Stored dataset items

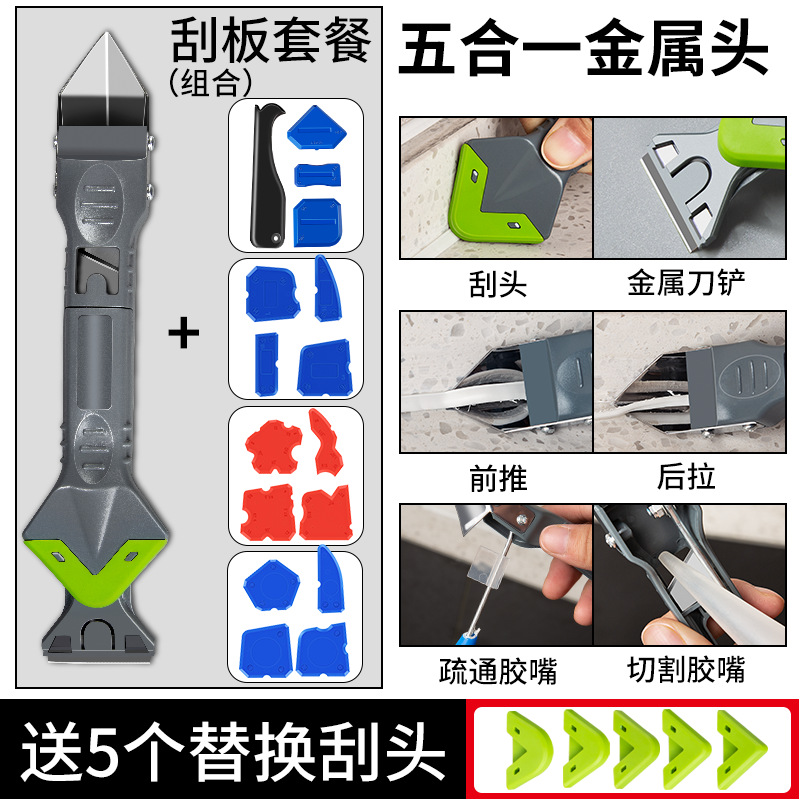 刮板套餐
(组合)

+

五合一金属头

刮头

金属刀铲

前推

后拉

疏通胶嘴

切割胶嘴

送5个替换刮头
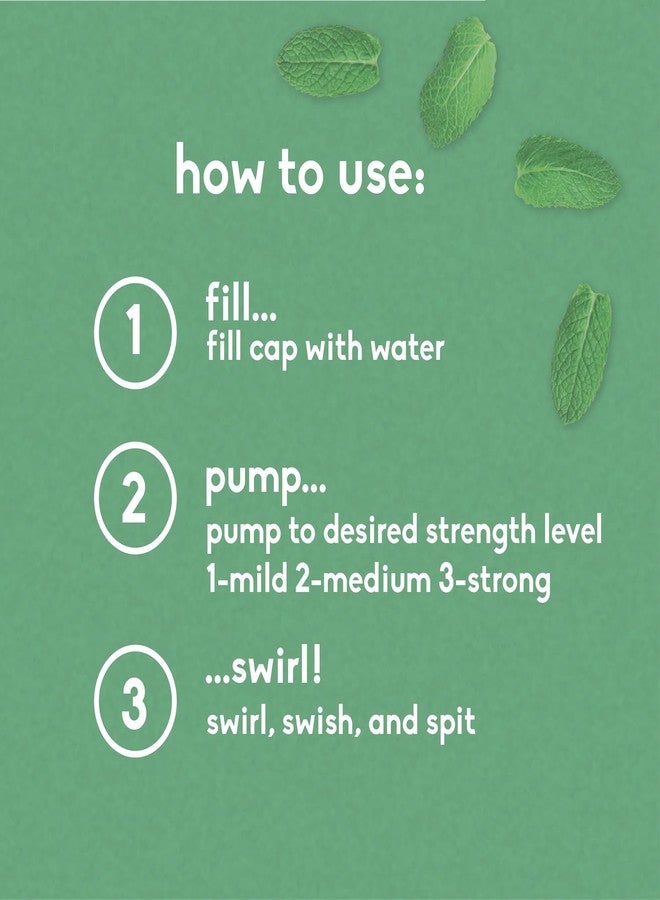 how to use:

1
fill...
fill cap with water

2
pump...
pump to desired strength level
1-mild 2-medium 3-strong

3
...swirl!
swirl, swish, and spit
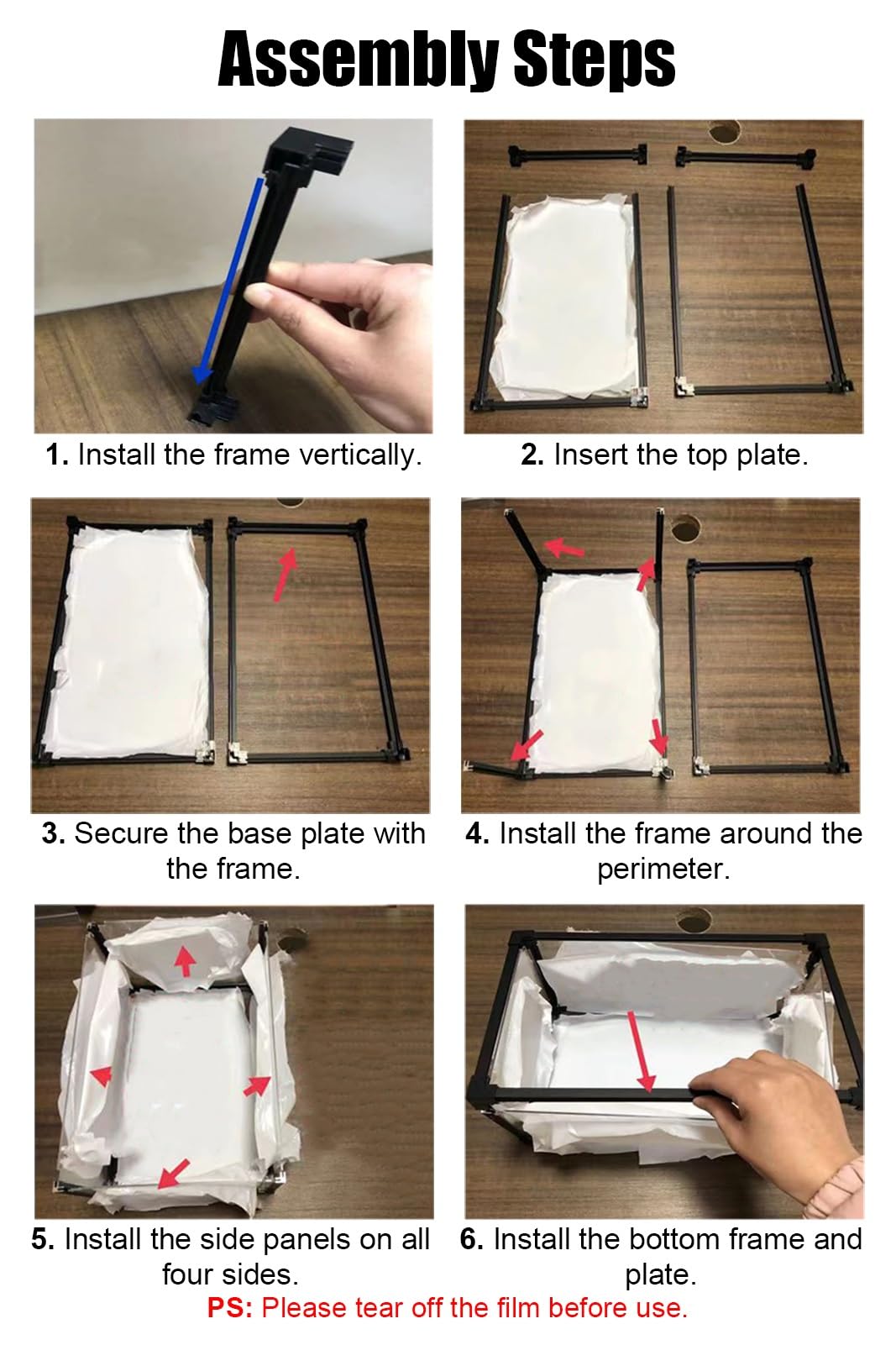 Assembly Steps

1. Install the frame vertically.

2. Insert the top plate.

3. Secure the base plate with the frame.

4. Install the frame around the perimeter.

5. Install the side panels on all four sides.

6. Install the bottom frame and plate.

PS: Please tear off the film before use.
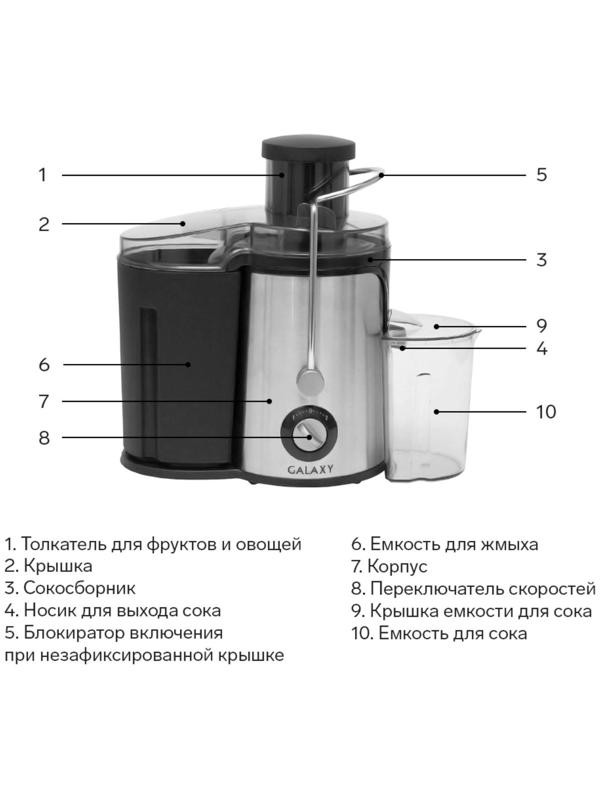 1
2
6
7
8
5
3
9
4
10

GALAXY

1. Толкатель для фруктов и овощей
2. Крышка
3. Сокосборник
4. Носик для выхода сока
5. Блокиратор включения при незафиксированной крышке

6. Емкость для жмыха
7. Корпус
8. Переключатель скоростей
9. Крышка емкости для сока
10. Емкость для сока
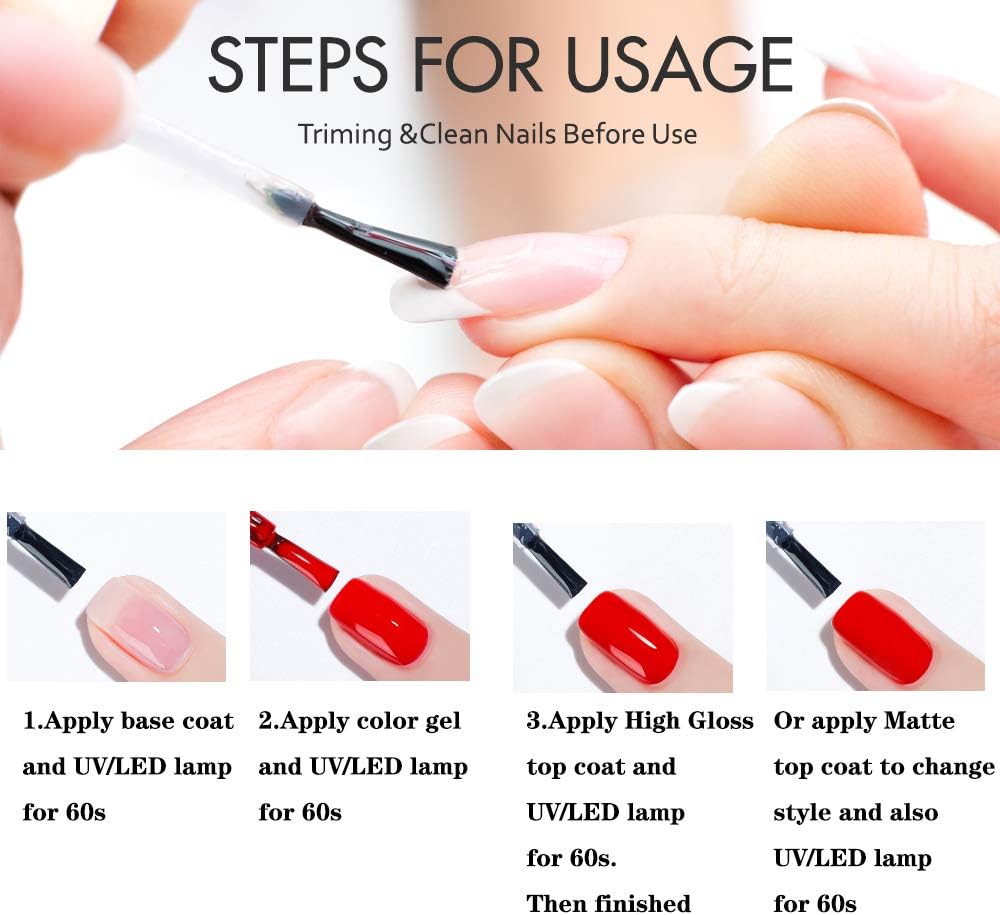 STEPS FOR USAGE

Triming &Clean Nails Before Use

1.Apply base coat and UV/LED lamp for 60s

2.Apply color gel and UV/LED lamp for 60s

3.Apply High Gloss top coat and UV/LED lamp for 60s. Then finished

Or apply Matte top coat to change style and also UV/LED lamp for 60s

◆ **PROBLEM TO SOLVE**
Copy out the lines of the data where the word "Install" can be found.

◆ **RESPONSE AREA**
1. Install the frame vertically.
4. Install the frame around the perimeter.
5. Install the side panels on all four sides.
6. Install the bottom frame and plate.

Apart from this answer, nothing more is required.